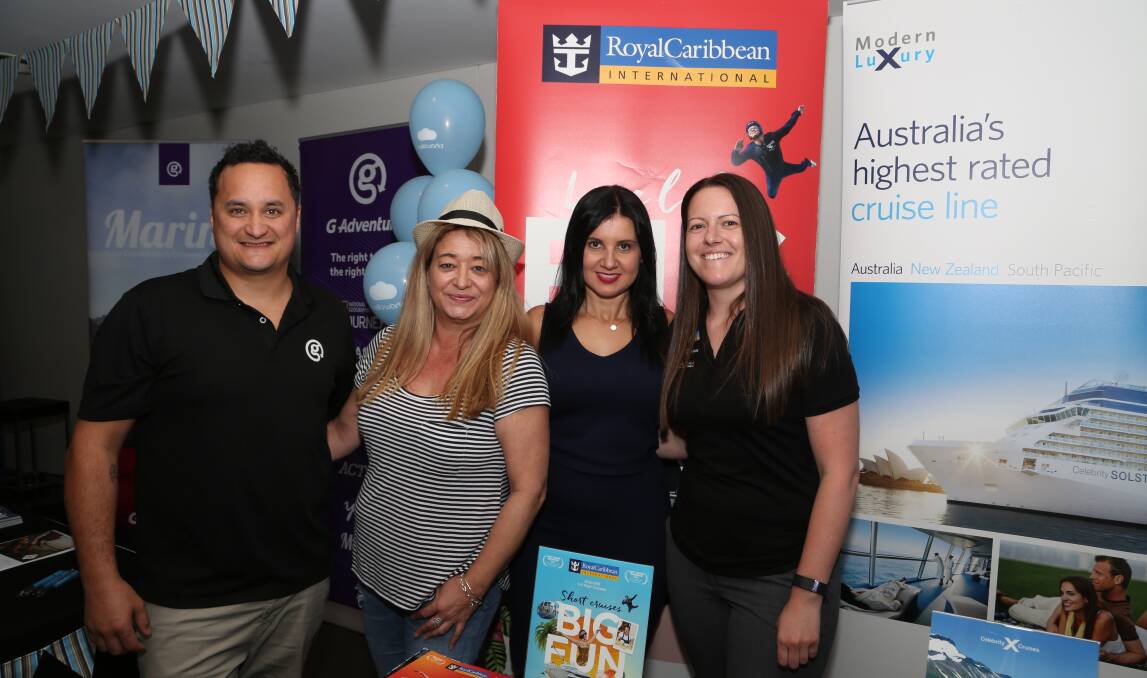 Cruise control: Some of the Helloworld team during a free cruise ship expo at Wollongong Surf Club this month. Picture: Greg Ellis.
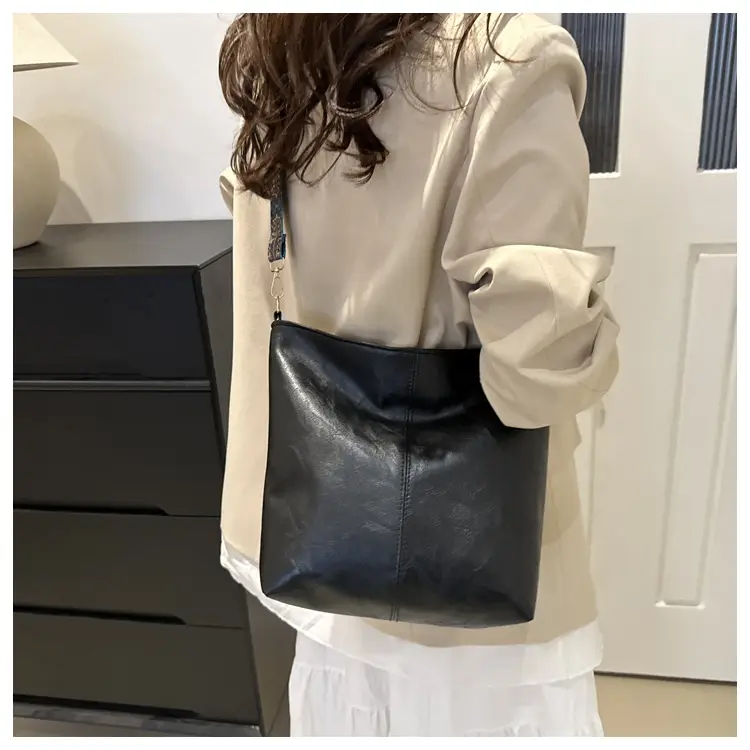 Brown Leather Ethnic Shoulder Bag with Crossbody Strap — feature 24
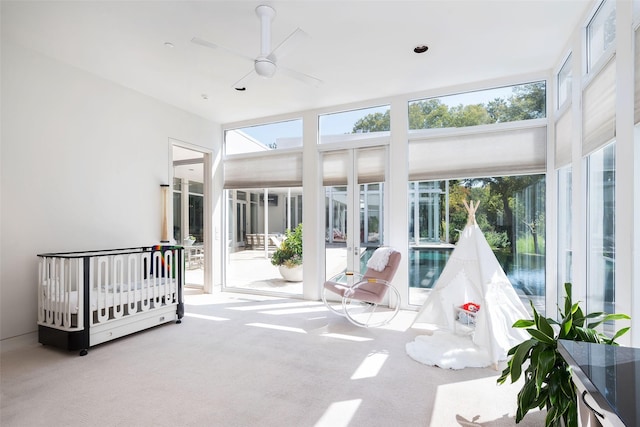 sunroom / solarium featuring ceiling fan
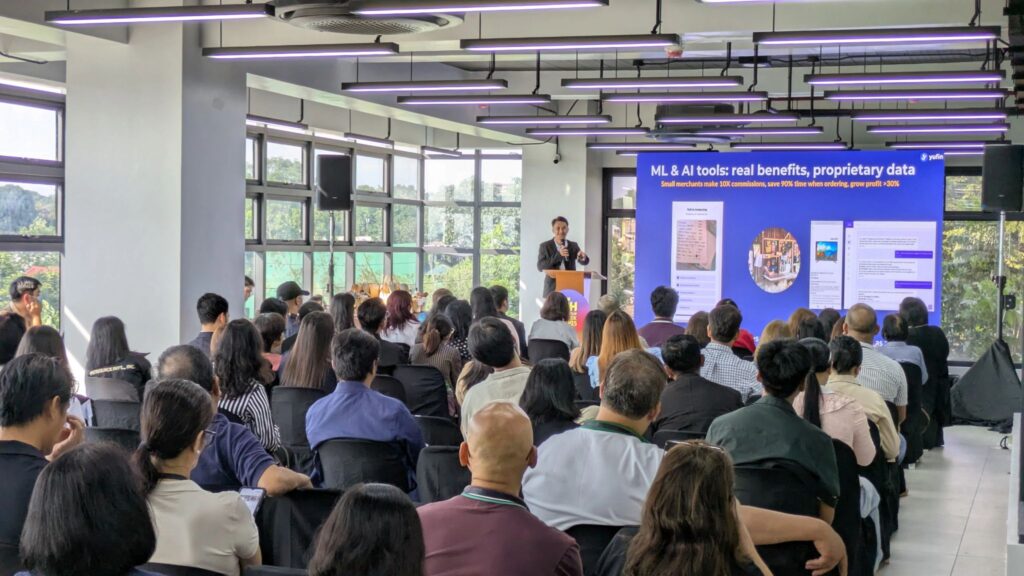 A yufin employee presenting on stage at the event.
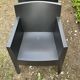 2 black Toy chairs designed by Starck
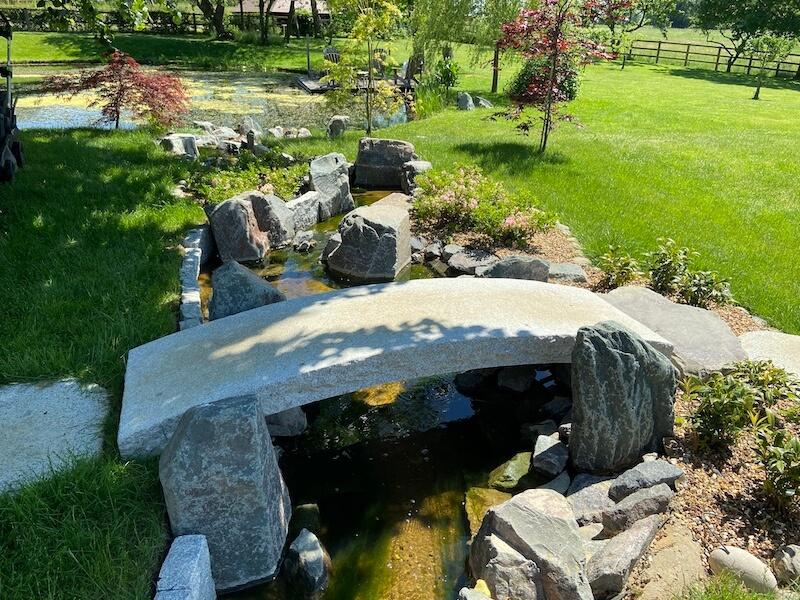 Miniature⁢ bridges invite reflection in the peaceful realm of a Zen Garden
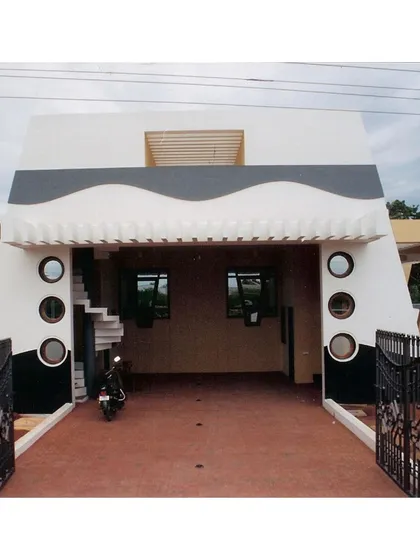 A frontal view of the CC Office's covered parking entrance. The wave-like motif and porthole windows were playful yet structural details that gave the building a distinct character, especially for its coastal location.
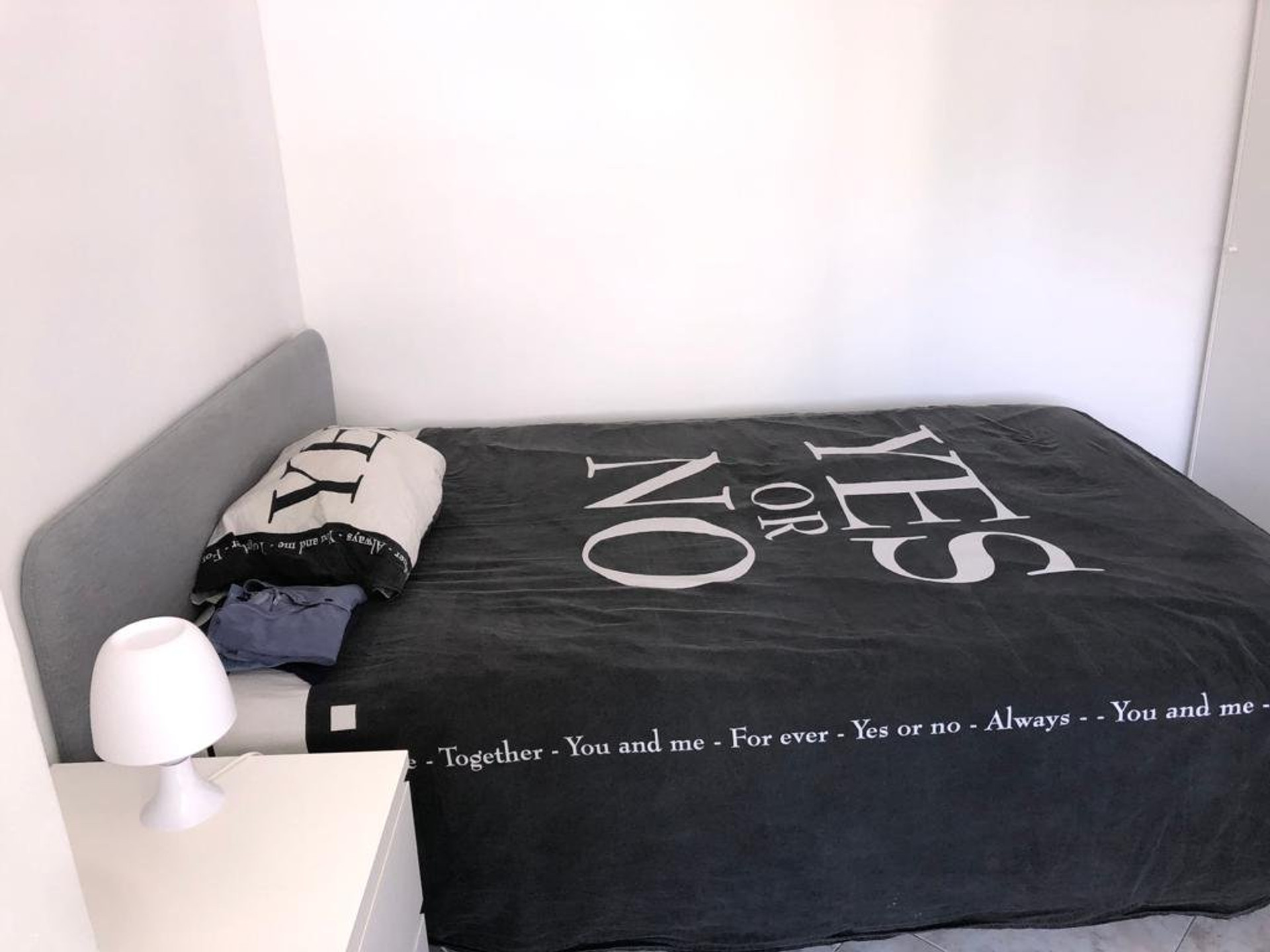 Bed close-up with lamp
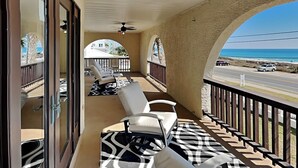 A balcony with a view of the ocean, a ceiling fan, and a patterned rug. - Lion On The Beach by Resort Collection (Panama City Beach)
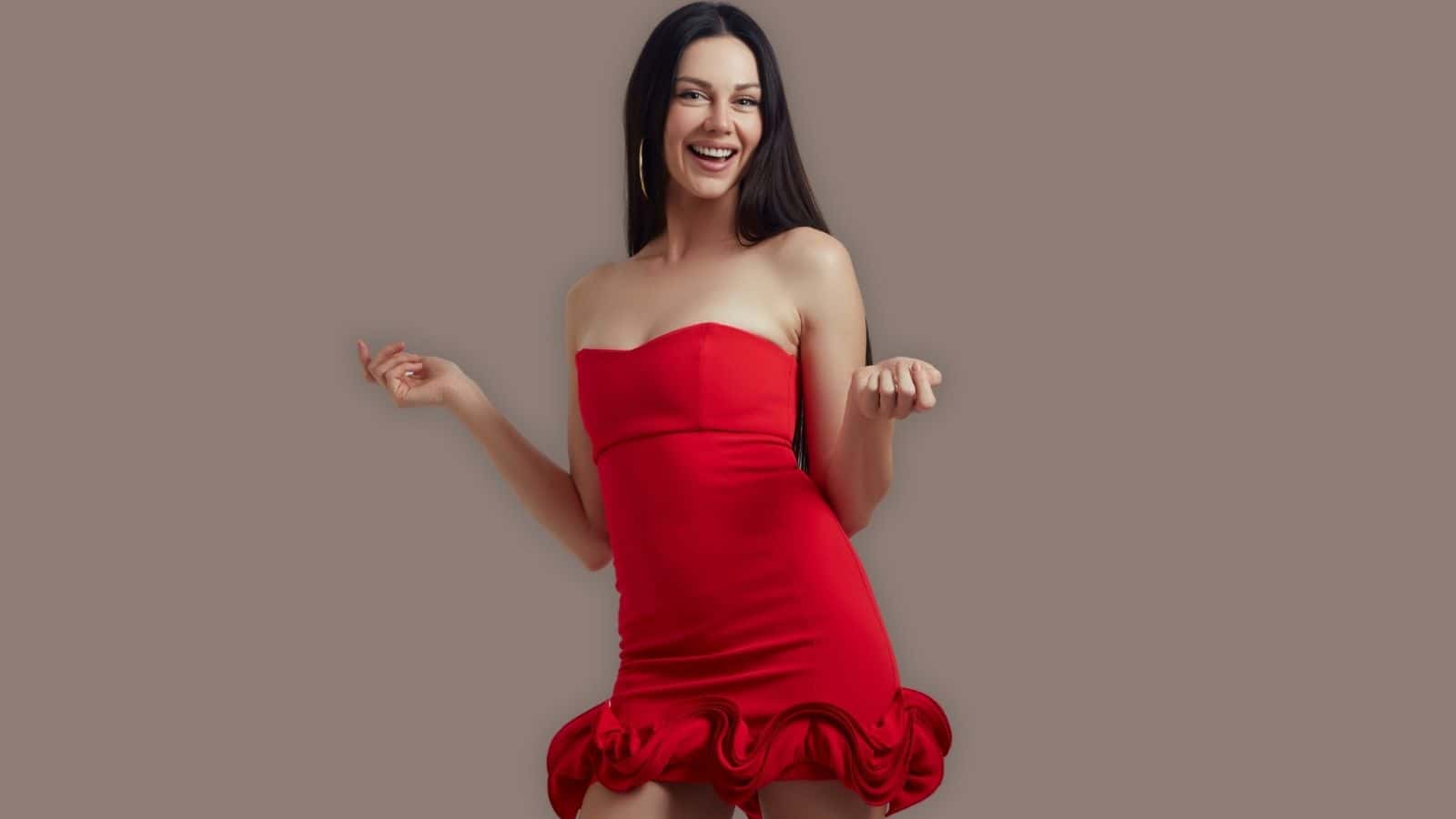 A woman in a strapless red dress with a ruffled hem stands smiling against a plain taupe background.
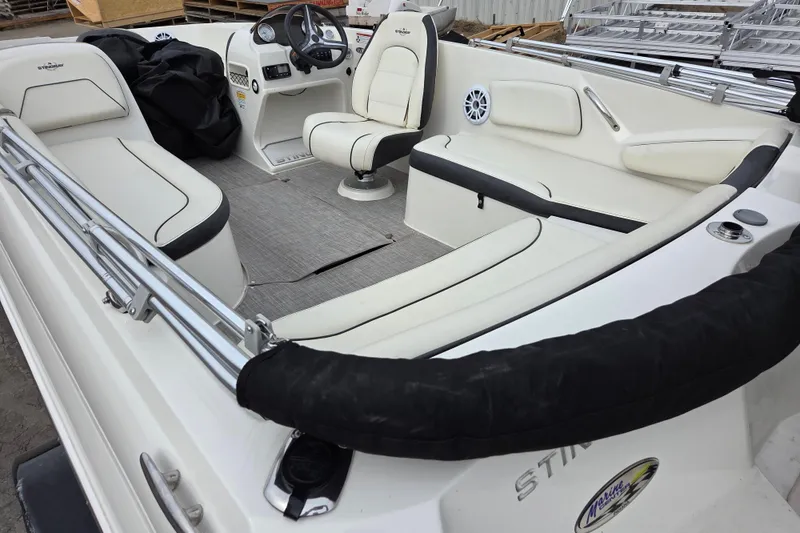 Slide: The Image of 2020 Stingray 182 SC boat interior with white seating and steering console. - 8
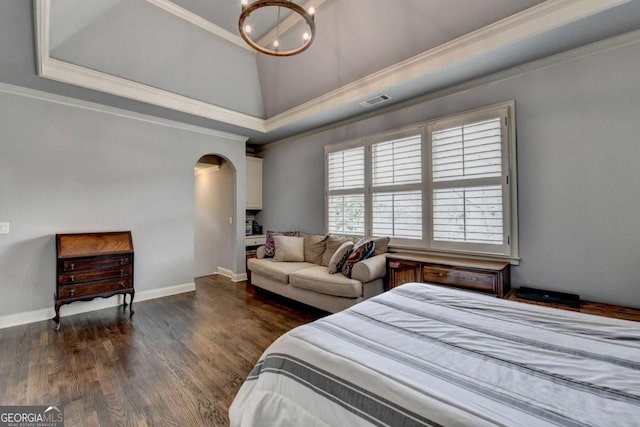 bedroom with baseboards, visible vents, arched walkways, dark wood finished floors, and crown molding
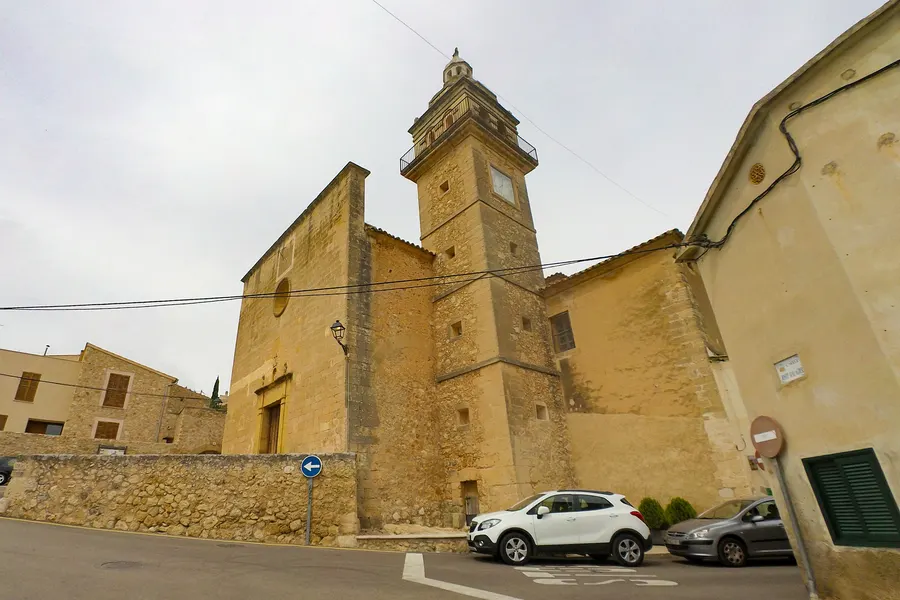 Die Kirche von Santa Eugènia mit schlankem Glockenturm und ockerfarbener Fassade, daneben ein Wohnhaus und parkende Autos.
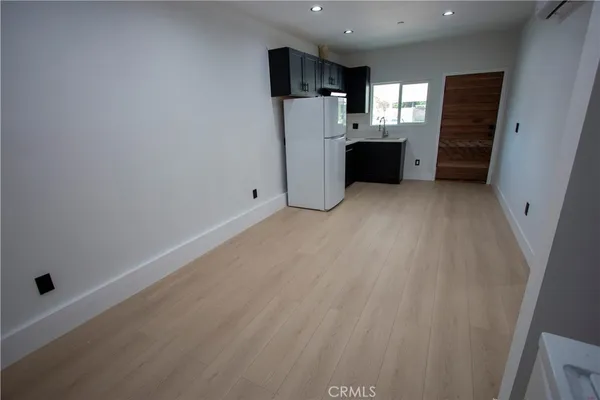 a view of a kitchen with refrigerator and a sink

+--

Pull the text from every row above and copy it word for word, leaving out the picture placeholders.

WRITTEN SOLUTION
 Cruise control: Some of the Helloworld team during a free cruise ship expo at Wollongong Surf Club this month. Picture: Greg Ellis.
 Brown Leather Ethnic Shoulder Bag with Crossbody Strap — feature 24
 sunroom / solarium featuring ceiling fan
 A yufin employee presenting on stage at the event.
 2 black Toy chairs designed by Starck
 Miniature⁢ bridges invite reflection in the peaceful realm of a Zen Garden
 A frontal view of the CC Office's covered parking entrance. The wave-like motif and porthole windows were playful yet structural details that gave the building a distinct character, especially for its coastal location.
 Bed close-up with lamp
 A balcony with a view of the ocean, a ceiling fan, and a patterned rug. - Lion On The Beach by Resort Collection (Panama City Beach)
 A woman in a strapless red dress with a ruffled hem stands smiling against a plain taupe background.
 Slide: The Image of 2020 Stingray 182 SC boat interior with white seating and steering console. - 8
 bedroom with baseboards, visible vents, arched walkways, dark wood finished floors, and crown molding
 Die Kirche von Santa Eugènia mit schlankem Glockenturm und ockerfarbener Fassade, daneben ein Wohnhaus und parkende Autos.
 a view of a kitchen with refrigerator and a sink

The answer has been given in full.